Manyi, who inherited the Guptas’ media entities through what he called a “vendor-financing deal”, is the first witness to face cross-examination at the state capture inquiry since public hearings began in August.
Maleka had to hold back on posing questions until Monday afternoon as Manyi insisted on first presenting his own evidence, as he did on his first appearance at the inquiry two weeks ago.
Manyi defended R8.7m in government advertising in The New Age newspaper in its first year of operation, saying that was justified because the newspaper was not as hostile to the government as the rest of the mainstream media. He said at the time the government was facing “a serious media onslaught”.
Manyi also claimed The New Age was stigmatised and had to close down because it exposed white-collar corruption.
But when challenged by Maleka that the paper and its sister entity ANN7’s reporting on alleged corruption at the treasury also constituted critical coverage of the state, Manyi claimed not to understand. He then said the reason The New Age got more spending was because other media “get things wrong”.
Manyi had to concede major newspapers such as City Press, The Star and The Times all received less than R200,000 in advertising from government in the 2011-2012 year compared to R8.7m spent on The New Age.
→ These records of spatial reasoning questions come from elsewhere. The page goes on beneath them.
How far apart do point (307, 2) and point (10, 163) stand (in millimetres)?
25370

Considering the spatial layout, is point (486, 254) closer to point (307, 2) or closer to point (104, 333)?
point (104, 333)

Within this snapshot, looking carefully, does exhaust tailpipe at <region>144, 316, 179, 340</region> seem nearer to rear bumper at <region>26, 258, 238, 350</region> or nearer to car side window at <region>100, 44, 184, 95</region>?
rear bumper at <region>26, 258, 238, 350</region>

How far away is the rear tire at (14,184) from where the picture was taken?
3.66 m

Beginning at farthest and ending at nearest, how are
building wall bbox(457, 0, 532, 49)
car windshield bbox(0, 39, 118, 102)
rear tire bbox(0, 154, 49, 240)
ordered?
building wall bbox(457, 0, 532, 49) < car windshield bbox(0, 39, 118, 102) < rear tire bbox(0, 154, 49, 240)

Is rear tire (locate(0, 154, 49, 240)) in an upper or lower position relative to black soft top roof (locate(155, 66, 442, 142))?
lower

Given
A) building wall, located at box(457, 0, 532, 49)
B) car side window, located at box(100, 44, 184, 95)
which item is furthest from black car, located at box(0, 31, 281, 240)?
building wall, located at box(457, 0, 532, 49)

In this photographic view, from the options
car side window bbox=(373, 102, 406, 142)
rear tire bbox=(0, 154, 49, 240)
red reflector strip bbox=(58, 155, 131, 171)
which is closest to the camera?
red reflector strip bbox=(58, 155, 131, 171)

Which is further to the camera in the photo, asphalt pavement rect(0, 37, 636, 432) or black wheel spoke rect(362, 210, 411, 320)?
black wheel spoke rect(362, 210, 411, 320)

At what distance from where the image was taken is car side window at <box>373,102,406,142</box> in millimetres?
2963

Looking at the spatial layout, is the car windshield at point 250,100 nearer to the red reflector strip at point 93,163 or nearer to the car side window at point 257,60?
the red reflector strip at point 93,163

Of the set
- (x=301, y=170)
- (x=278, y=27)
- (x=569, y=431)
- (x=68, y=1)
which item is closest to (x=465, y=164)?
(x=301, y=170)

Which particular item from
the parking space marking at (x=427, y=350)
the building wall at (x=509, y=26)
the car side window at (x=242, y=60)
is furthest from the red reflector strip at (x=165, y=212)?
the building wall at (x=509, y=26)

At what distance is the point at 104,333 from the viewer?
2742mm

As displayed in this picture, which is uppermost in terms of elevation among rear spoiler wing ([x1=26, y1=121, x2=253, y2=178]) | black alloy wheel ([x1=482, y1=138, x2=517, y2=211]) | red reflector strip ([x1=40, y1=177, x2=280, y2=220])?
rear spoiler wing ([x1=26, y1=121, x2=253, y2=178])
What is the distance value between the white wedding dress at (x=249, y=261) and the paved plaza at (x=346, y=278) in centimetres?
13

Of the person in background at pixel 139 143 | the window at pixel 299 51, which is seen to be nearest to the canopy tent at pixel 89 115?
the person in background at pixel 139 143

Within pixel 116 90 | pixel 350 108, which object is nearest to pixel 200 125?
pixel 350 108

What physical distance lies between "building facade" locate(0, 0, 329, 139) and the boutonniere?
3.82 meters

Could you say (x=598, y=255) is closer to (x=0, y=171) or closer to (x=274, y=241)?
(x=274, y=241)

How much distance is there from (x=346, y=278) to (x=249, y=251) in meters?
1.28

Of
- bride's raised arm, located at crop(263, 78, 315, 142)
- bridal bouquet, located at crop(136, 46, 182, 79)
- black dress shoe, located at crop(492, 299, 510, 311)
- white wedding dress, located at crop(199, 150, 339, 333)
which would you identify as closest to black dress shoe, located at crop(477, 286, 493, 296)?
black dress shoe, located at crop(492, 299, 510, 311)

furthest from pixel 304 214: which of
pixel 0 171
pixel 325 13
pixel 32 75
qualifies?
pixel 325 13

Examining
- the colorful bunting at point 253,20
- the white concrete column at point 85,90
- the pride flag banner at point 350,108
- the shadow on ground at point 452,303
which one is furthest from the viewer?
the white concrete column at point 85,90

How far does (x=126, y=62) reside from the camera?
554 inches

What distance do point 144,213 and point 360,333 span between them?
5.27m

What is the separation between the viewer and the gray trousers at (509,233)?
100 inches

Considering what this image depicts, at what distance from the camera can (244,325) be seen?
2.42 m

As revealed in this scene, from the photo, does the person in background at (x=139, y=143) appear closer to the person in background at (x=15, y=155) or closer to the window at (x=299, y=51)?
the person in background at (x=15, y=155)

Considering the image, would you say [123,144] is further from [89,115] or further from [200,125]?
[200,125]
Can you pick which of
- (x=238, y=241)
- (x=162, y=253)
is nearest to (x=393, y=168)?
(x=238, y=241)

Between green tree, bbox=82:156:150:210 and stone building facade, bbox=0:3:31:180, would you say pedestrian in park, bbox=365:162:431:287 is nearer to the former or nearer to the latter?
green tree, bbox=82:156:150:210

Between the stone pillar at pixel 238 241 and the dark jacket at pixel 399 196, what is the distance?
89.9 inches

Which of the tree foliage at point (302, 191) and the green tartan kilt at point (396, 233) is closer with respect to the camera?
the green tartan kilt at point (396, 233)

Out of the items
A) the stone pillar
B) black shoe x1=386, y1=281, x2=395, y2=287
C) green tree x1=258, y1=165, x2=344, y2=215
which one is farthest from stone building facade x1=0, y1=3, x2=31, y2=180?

Daily Sun, which has the biggest daily circulation, only received R8,788 in government advertising that year.
Manyi said The New Age did not have Audit Bureau of Circulations figures to verify its circulation statistics but conducted its own audit to determine its readership. He said the reason The New Age received the lion’s share of advertising was because the government was “embracing” its newness and the paper would not contain factual inaccuracies in its reporting, compared to other media.
Zondo pointed out The New Age had interviewed him when he became deputy chief justice and the article was riddled with false information that he did not say.
Manyi seemed not to understand that Zondo’s criticism was directed at The New Age and responded: “I rest my case.”
He claimed the government also spent as much as it did on The New Age because of transformation priorities and then the target market of the paper.
Earlier, former treasury head of communications Phumza Macanda told the inquiry how she was bullied by Mohamed Bobat, the adviser to Des van Rooyen during his short stint as finance minister.
He demanded all media statements had to be approved by him before being issued.
His manner was quite aggressive and almost hostile, Macanda said.
She confirmed testimony presented by Lungisa Fuzile last week that Van Rooyen did not seem to know Bobat and Ian Whitley, who were allegedly assigned as his senior staff by the Guptas.